*** Data extract ***
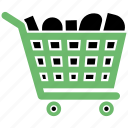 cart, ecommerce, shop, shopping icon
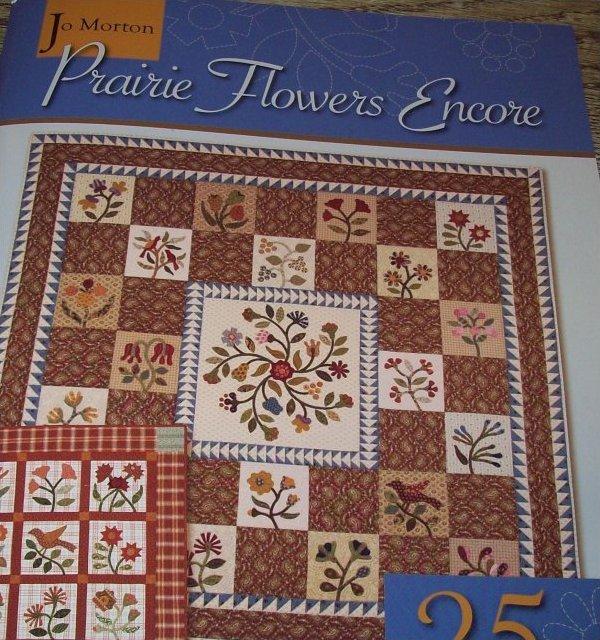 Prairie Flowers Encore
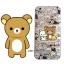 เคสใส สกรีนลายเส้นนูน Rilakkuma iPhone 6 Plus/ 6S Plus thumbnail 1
***
Exercise prompt
Omit the pictures and reproduce the remaining material above exactly.

Answer section
 cart, ecommerce, shop, shopping icon
 Prairie Flowers Encore
 เคสใส สกรีนลายเส้นนูน Rilakkuma iPhone 6 Plus/ 6S Plus thumbnail 1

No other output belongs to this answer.